One of my favorite things inWorkin’ is your suggestion that people make a list of things that they would like to see changed and carry it with them in their wallet. Now, for better or worse, a writer has to be an expert in all kinds of things that he doesn’t necessarily know. I once asked Elmore Leonard where he gets the language that he uses, and he said, “Well, I subscribe toPrison Corrections Weekly.”

That’s one place. [Laughs.] I kind of feel like my life is research, I really do. For me, and I think for many writers, we’re always watching, we’re always listening, we’re always wondering. I do a lot of watching of little children and how they react, because they’re so honest. Their reactions are still alive in adults, but they’re softened.

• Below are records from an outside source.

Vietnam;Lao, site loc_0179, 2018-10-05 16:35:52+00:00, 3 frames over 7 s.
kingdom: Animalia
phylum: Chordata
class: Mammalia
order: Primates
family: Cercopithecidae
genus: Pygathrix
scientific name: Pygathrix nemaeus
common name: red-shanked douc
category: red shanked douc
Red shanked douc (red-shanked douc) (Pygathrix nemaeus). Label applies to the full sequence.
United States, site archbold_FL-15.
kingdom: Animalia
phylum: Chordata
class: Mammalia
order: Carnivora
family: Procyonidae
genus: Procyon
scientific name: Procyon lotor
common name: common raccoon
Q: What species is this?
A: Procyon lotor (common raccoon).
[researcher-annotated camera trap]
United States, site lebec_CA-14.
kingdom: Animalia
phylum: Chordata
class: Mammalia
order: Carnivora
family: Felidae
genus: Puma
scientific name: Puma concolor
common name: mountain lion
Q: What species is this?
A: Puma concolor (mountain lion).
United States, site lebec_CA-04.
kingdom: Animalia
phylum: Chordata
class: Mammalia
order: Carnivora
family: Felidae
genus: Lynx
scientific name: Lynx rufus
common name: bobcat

The other thing, of course, the reason I studied poetry for so long with Bill Matthews, is that the big thing about writing is what you add. Because if any event takes 10,000 different actions, 10,000 different things you describe in a room, what a person said, how they smelled, what they did, how they turned their eyes or their head or their hand, what they were wearing — you can choose out of these 10,000 things only 20, maybe 30, to describe the scene. So you have to be able to edit out all the things that are unnecessary and leave those things in that will allow the reader to re-form the scene. It’s like it’s completely dehydrated, really, and when the reader reads it, they’re pouring water on it and the whole scene re-occurs.